Saved data entries:
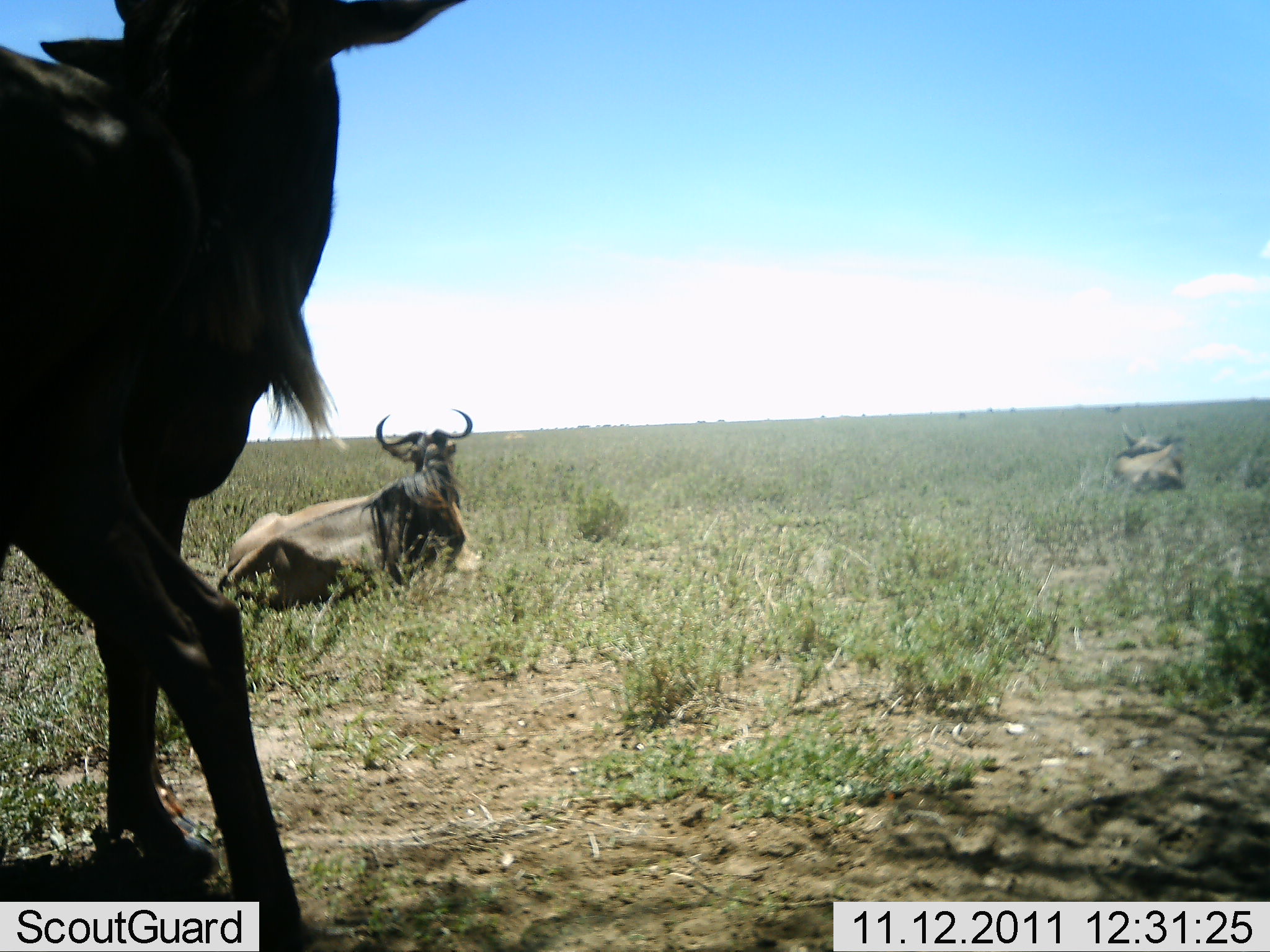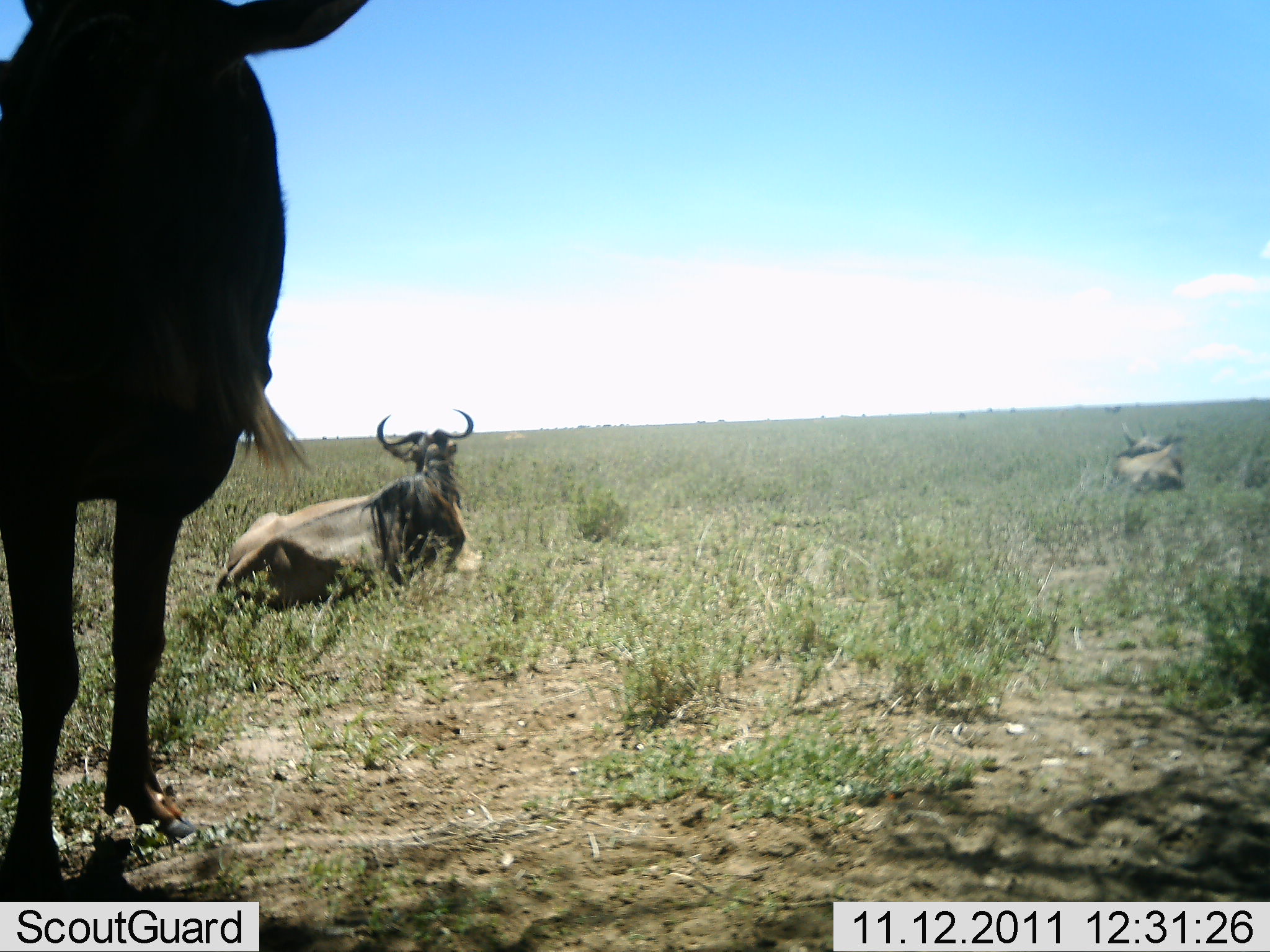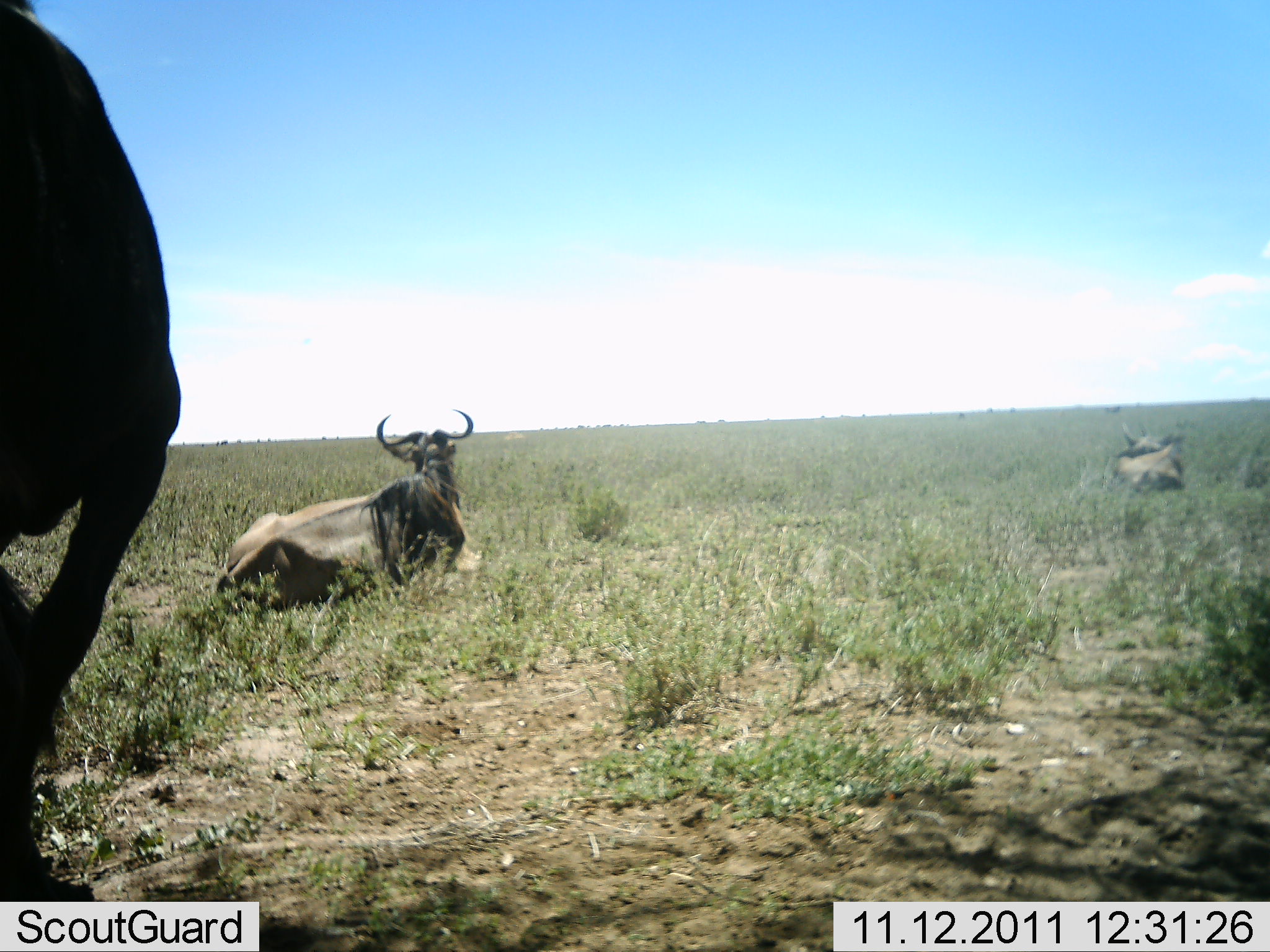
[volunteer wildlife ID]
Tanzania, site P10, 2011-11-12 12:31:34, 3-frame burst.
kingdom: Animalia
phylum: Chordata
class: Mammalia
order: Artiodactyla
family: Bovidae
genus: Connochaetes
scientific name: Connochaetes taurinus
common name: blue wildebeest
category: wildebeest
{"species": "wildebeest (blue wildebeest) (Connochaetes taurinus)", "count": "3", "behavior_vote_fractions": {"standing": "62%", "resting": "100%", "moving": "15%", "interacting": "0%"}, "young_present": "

● Requirement
Wherever a line in the data above holds the word "taurinus", copy that line.

● Response area
scientific name: Connochaetes taurinus
{"species": "wildebeest (blue wildebeest) (Connochaetes taurinus)", "count": "3", "behavior_vote_fractions": {"standing": "62%", "resting": "100%", "moving": "15%", "interacting": "0%"}, "young_present": "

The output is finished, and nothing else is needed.